Walhasil, lembaga Badan Pelaksana Kegiatan Usaha Hulu Migas atau BP Migas pun harus dibubarkan. Sebagai gantinya, terdapat Peraturan Presiden (Perpres) Nomor 95 Tahun 2012 yang mengamanatkan pembentukan Satuan Kerja Sementara Kegiatan Usaha Hulu Minyak dan Gas Bumi (SKK Migas).
Namun, Elan menggarisbawahi SKK Migas hanya merupakan lembaga sementara yang berada di bawah Kementerian Energi dan Sumber Daya Mineral (ESDM).
“Padahal dahulu lembaga BP Migas itu adalah lembaga resmi yang langsung bertanggung jawab kepada Presiden. Bahkan untuk ketuanya, kepalanya itu harus melalui fit and proper dari DPR. Jadi dahulu cukup tinggi [standarnya],” ujarnya.
Menurut Elan, hal tersebut membuat investor migas mulai melihat bahwa Indonesia tidak memiliki lembaga atau badan yang permanen dalam sektor hulu migas.
Kedua, perubahan rezim fiskal dari cost recovery menjadi gross split. Elan mengatakan perubahan rezim fiskal tersebut bersifat kontraproduktif dan membuat investor tidak melanjutkan investasi di Indonesia.
“Sebagian dari investor malah yang sudah ada di Indonesia tidak lagi melanjutkan, malah kembali ke negaranya atau pindah ke negara-negara lain,” ujarnya.
Elan tidak menampik masih terdapat pemain besar seperti ExxonMobil, BP, Eni, Mubadala Energy dan Harbour Energy yang masih berinvestasi di Indonesia. Namun, terdapat juga investor kelas kakap seperti ConocoPhillips hingga Chevron.

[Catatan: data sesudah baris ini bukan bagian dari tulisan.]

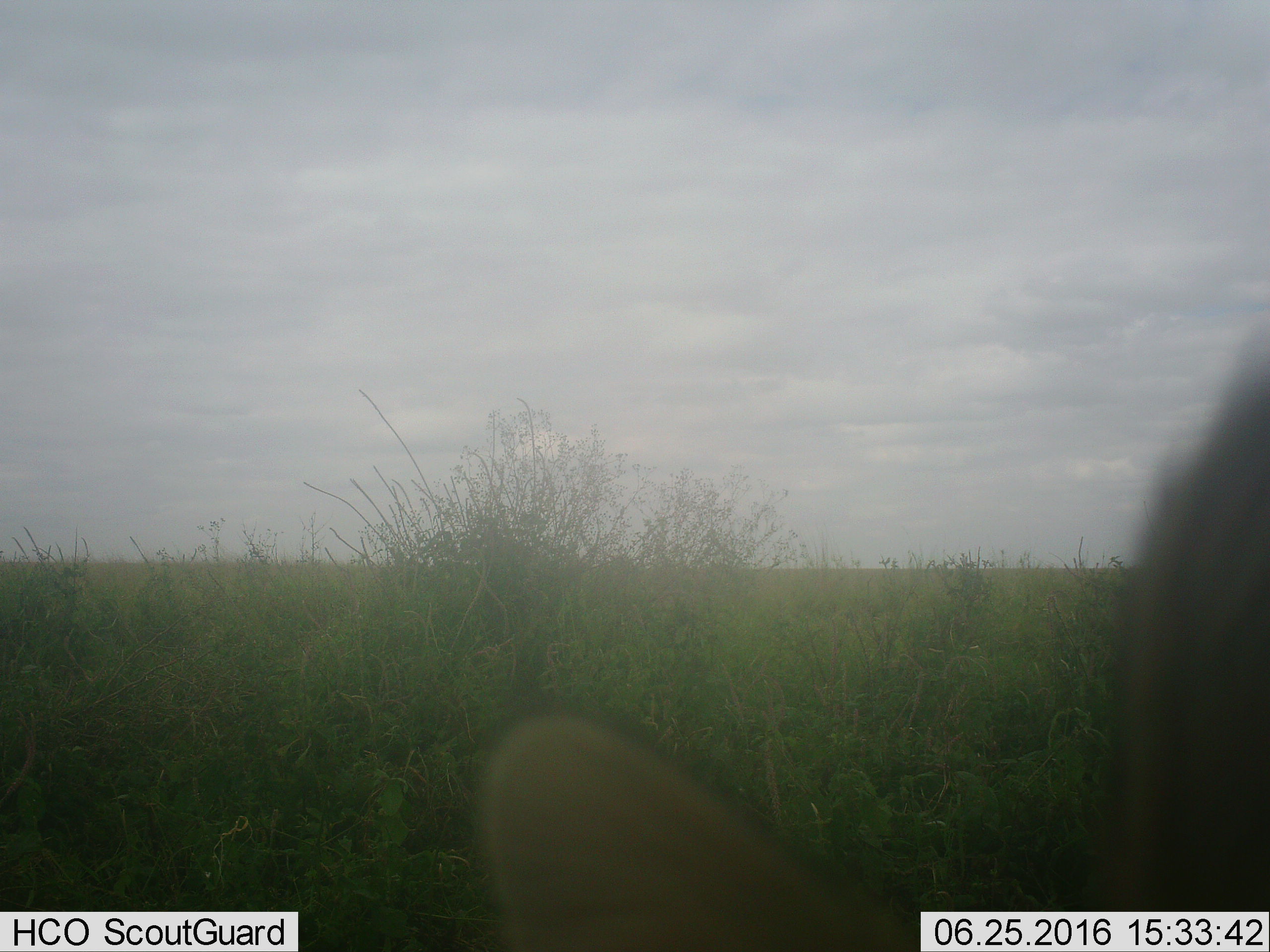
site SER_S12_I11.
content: unidentified animal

Kendati demikian, Elan mengakui tata kelola rezim gross split mulai mengalami perbaikan, khususnya usai mantan Menteri ESDM Arifin Tasrif meneken beleid penyederhanaan komponen split kontraktor dalam kontrak GS yang sebelumnya mencakup 13 komponen menjadi hanya 5 komponen.
Hal tersebut sebagaimana termaktub dalam Peraturan Menteri Energi dan Sumber Daya Mineral (ESDM) No. 13/2024 tentang Kontrak Bagi Hasil Gross Split, yang diundangkan pada 12 Agustus 2024.
“Kemudian split-nya bisa menjadi lebih menarik buat investor, di mana bisa maksimal sampai 95% buat investor, 5% buat negara,” ujarnya.
Ketiga, aspek nonteknis. Hal ini berkaitan dengan tidak sinkronnya aturan yang berkaitan dengan perizinan pada kementerian.